------ Extract to read
The transitions of a homogenous Markov chain is given by a single matrix [math]\displaystyle{ P }[/math]. Suppose that [math]\displaystyle{ \pi^{(0)} }[/math] is the initial distribution. At each time [math]\displaystyle{ t }[/math],

[math]\displaystyle{ \begin{align}\pi^{(t+1)}=\pi^{(t)}P\end{align} }[/math].

Expanding this recursion, we have

[math]\displaystyle{ \begin{align}\pi^{(n)}=\pi^{(0)}P^n\end{align} }[/math].

From now on, we restrict ourselves to the homogenous Markov chains, and the term "Markov chain" means "homogenous Markov chian" unless stated otherwise.

Definition (finite Markov chain)
Let [math]\displaystyle{ P }[/math] be an [math]\displaystyle{ N\times N }[/math] stochastic matrix. A process [math]\displaystyle{ X_0,X_1,\ldots }[/math] with finite space [math]\displaystyle{ \mathcal{S}=[N] }[/math] is said to be a (homogenous) Markov chain with transition matrix [math]\displaystyle{ P }[/math], if for all [math]\displaystyle{ n\ge0, }[/math] all [math]\displaystyle{ i,j\in[N] }[/math] and all [math]\displaystyle{ i_0,\ldots,i_{n-1}\in[N] }[/math] we have
[math]\displaystyle{ \begin{align} \Pr[X_{n+1}=j\mid X_0=i_0,\ldots,X_{n-1}=i_{n-1},X_n=i] &=Pr[X_{n+1}=j\mid X_n=i]\\ &=P_{i,j}. \end{align} }[/math]

To specify a Markov chain, we only need to give:

  • initial distribution [math]\displaystyle{ \pi^{(0)} }[/math];
  • transition matrix [math]\displaystyle{ P }[/math].

Then the transitions can be simulated by matrix products:

[math]\displaystyle{ \pi^{(0)}\stackrel{P}{\longrightarrow}\pi^{(1)}\stackrel{P}{\longrightarrow}\pi^{(2)}\stackrel{P}{\longrightarrow}\cdots\cdots\pi^{(t)}\stackrel{P}{\longrightarrow}\pi^{(t+1)}\stackrel{P}{\longrightarrow}\cdots }[/math]

The distribution of the chain at time [math]\displaystyle{ n }[/math] can be computed by [math]\displaystyle{ \pi^{(n)}=\pi^{(0)}P^n }[/math].

Another way to picture a Markov chain is by its transition graph. A weighted directed graph [math]\displaystyle{ G(V,E,w) }[/math] is said to be a transition graph of a finite Markov chain with transition matrix [math]\displaystyle{ P }[/math] if:

  • [math]\displaystyle{ V=\mathcal{S} }[/math], i.e. each node of the transition graph corresponds to a state of the Markov chain;
  • for any [math]\displaystyle{ i,j\in V }[/math], [math]\displaystyle{ (i,j)\in E }[/math] if and only if [math]\displaystyle{ P_{i,j}\gt 0 }[/math], and the weight [math]\displaystyle{ w(i,j)=P_{i,j} }[/math].
------------
------ Records supplied
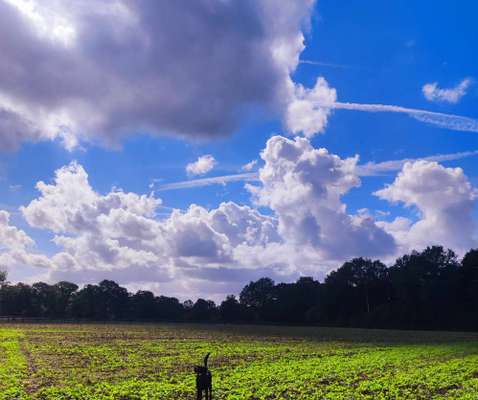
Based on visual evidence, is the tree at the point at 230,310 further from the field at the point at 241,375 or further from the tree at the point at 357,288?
the field at the point at 241,375

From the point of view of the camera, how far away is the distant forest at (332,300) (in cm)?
10119

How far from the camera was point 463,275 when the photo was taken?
337 ft

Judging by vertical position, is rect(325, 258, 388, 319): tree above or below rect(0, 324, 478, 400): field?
above

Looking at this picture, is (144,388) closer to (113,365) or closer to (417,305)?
(113,365)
------------
== What is asked ==
According to the Markov chain text, what two things must be given to specify a Markov chain?

== The completed task ==
An initial distribution and a transition matrix.